TEXT TO READ
-- Begin --
In the past two decades, hundreds of cases of disappearances have been reported in Kashmir. These cases must be properly investigated in order to bring a sense of closure to the families who for far too long have been awaiting news—any news.

I am aware of the landmark report by the Sachar Committee on the socio-economic status of the Muslim minority, and I encourage the Government to follow up on its important recommendations. An important step in this direction would be the adoption of a new Equal Opportunities Bill. The legislation would establish an ombudsman system to deal with grievances of “deprived groups” in line with the Sachar Committee recommendations, and would be a first step towards establishing a broader system to uphold equality of opportunity for women and other groups.

Finally, let me point out that progress in women’s rights must be defended. Sixty years ago, as the drafters of the Universal Declaration of Human Rights got down to work, it was the Indian delegate, Hansa Mehta, who ensured that women’s equal entitlement to human rights would not be merely subsumed under the “rights of all men” catch-all expression. She knew that a gender-implicit reference might be interpreted to the exclusion of women.

Since then, the space for women’s rights in India has expanded in law and practice. Thanks to the vigorous advocacy of women’s groups, in 2005 India adopted the innovative Protection of Women from Domestic Violence Act, which recognizes marital rape as a form of domestic violence. While criminal law has still not been amended to enable women to file rape cases against husbands or sexual partners, victims are given access to new remedies, including protection orders or injunctions against abusers. There is, however, pressure on the part of conservative groups to undermine the applications of the Act. Such pressure must be resisted. At the same time, women’s vehicles of recourse, as well as the menu of available remedies, must be widened.

Another empowering factor has been vibrant activism, especially by young women and newer constituencies, against attempts to constrain their sexuality and conduct on the basis of obscenity laws. Not surprisingly, also on this topic, advocates of traditional values and anti-secular forces have engineered a significant backlash against women. This phenomenon is not unique to India. Here — as elsewhere — urgent countermeasures are required to bolster the rights, participation, and position of women in society.

India’s economic growth has drawn many women from all backgrounds into the public and economic sphere, thus contributing to their visibility, economic empowerment and participation. I commend initiatives such as SEWA, the Self-Employed Women’s Association. SEWA’s network of women’s cooperatives, pursuing the Gandhian ideal of self-help and self-sufficiency, should be an inspiration to those who seek efficient and just ways to promote women’s entrepreneurship and resourcefulness.

We must now ensure that the current financial and economic crises are not used as pretexts to undercut gains in women’s empowerment that make a society grow as a whole. There are already indications that in some countries recession is hitting harder those sectors where women are the predominant component of the workforce. Measures to respond to the economic downturn must not crowd out women’s interests. Rather, they should strengthen women’s participation through faresighted policies and public investment in areas where women’s skills could either be brought to fruition or retooled. Crucially, such measures must take into account women’s ideas and initiatives to alleviate hardship and jumpstart recovery.

Responsibilities of a Global Player

As the largest democracy in the world, India plays a commensurate role on the international scene. With influence, of course, come responsibilities. An immediate opportunity for powerful advocacy is fast approaching in the human rights calendar. In less than a month the Durban Review Conference on racism, racial discrimination, xenophobia and related intolerance will take place in Geneva.
-- End --
TASK REQUIREMENTS
1. In the speech on human rights in India, what did the Indian delegate Hansa Mehta ensure while the Universal Declaration of Human Rights was being drafted?
2. List every subject that the speech on human rights in India gives for the upcoming Durban Review Conference in Geneva.

INFORMATION GIVEN
-- Begin --
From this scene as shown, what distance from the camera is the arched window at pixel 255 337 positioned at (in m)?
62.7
-- End --
-- Begin --
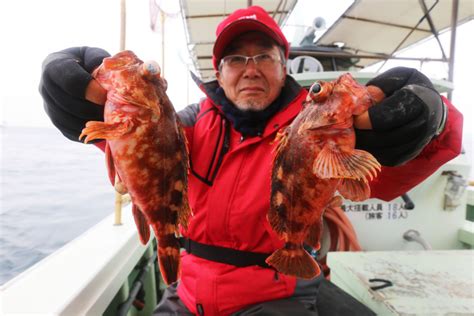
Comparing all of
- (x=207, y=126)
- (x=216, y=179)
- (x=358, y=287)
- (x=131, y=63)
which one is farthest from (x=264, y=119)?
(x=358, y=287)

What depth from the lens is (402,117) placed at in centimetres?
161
-- End --
WORKED SOLUTIONS
1. Hansa Mehta ensured that women's equal entitlement to human rights would not be merely subsumed under the "rights of all men" catch-all expression.

2.
- racism
- racial discrimination
- xenophobia
- related intolerance